_GOAL OF THE EXERCISE_. Transcribe the data verbatim and drop its images.
----------
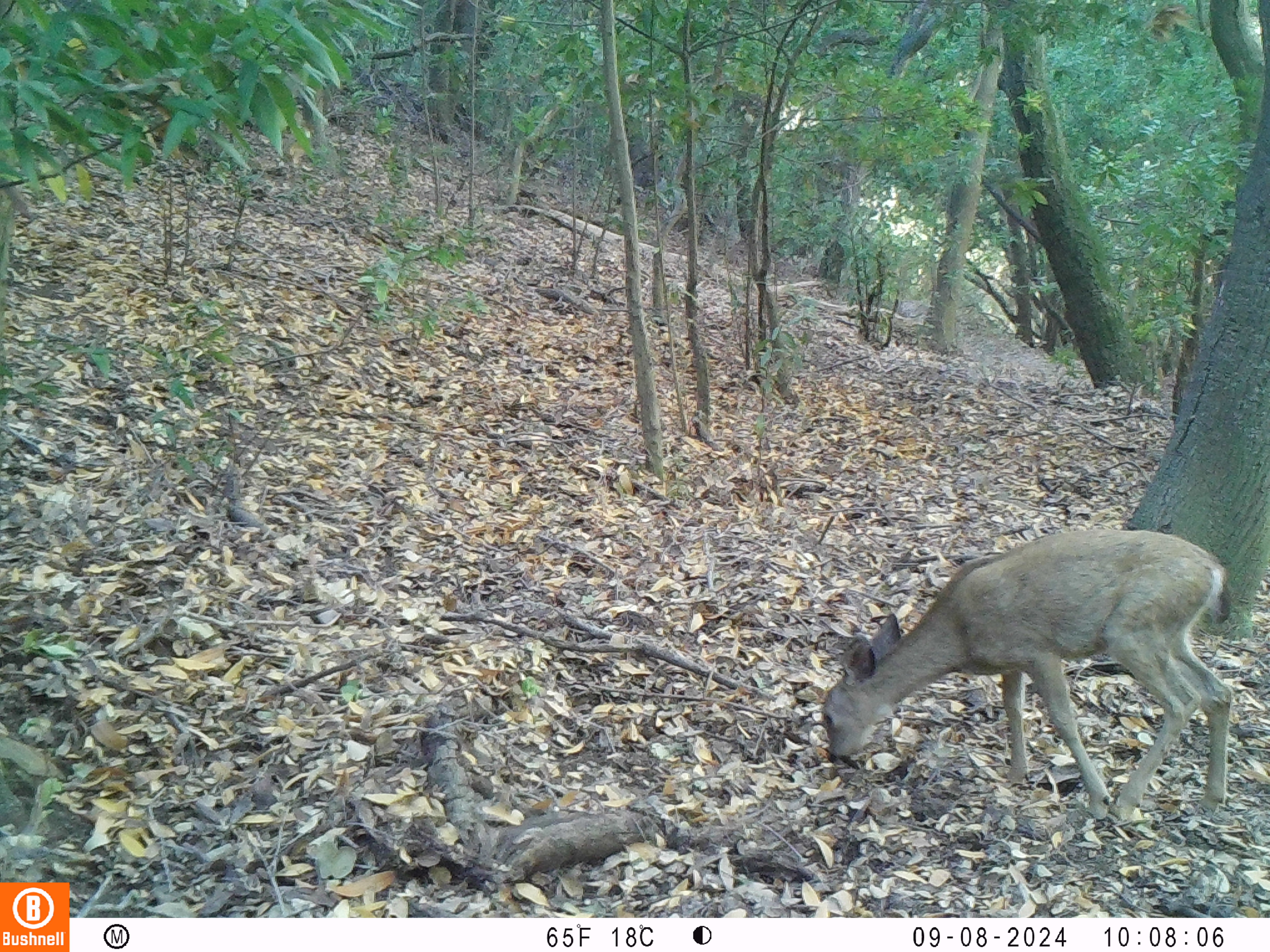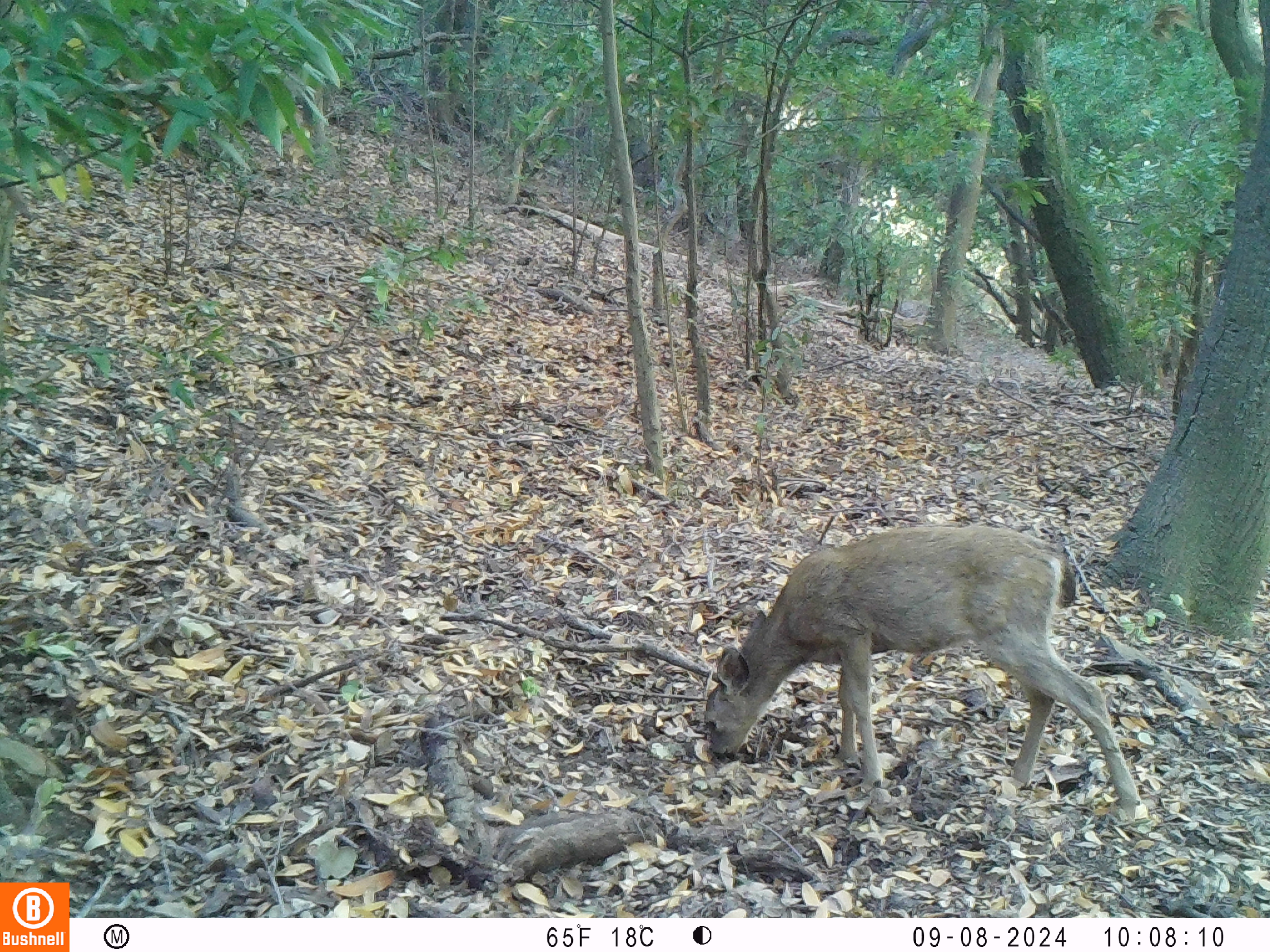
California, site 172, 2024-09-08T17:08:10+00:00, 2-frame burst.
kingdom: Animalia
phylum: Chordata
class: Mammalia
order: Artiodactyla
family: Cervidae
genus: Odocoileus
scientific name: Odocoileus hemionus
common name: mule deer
----------
_SOLUTION TO THE PROBLEM_.
California, site 172, 2024-09-08T17:08:10+00:00, 2-frame burst.
kingdom: Animalia
phylum: Chordata
class: Mammalia
order: Artiodactyla
family: Cervidae
genus: Odocoileus
scientific name: Odocoileus hemionus
common name: mule deer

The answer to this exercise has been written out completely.